> _WORK INSTRUCTIONS_
Ignoring the images, restate the records below word for word.

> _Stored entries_

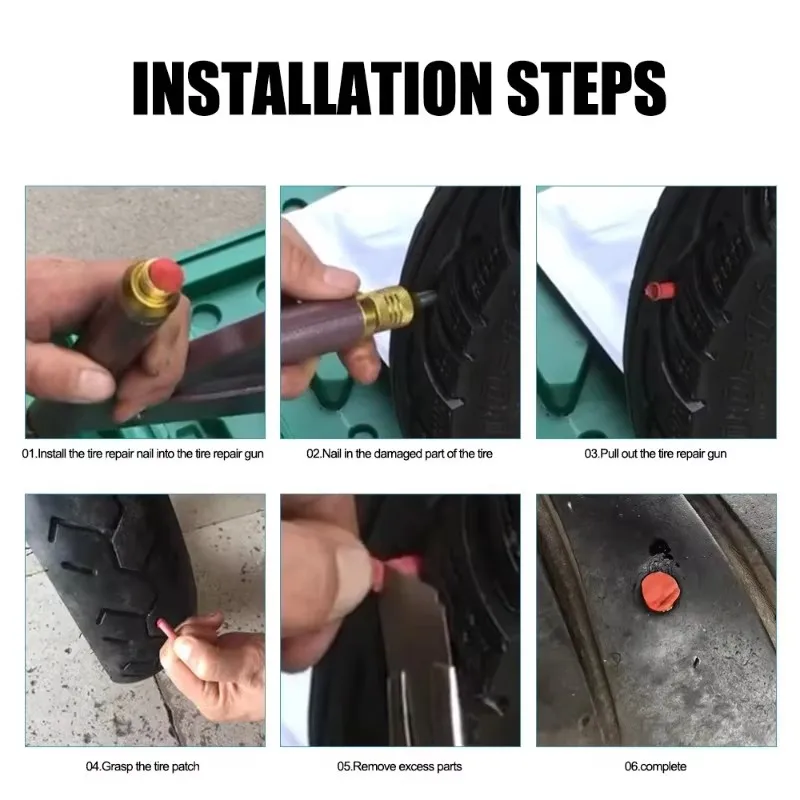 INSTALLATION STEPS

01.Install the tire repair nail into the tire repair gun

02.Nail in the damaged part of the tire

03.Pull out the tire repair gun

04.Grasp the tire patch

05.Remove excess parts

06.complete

> _ANSWER FOR THE TASK_
 INSTALLATION STEPS

01.Install the tire repair nail into the tire repair gun

02.Nail in the damaged part of the tire

03.Pull out the tire repair gun

04.Grasp the tire patch

05.Remove excess parts

06.complete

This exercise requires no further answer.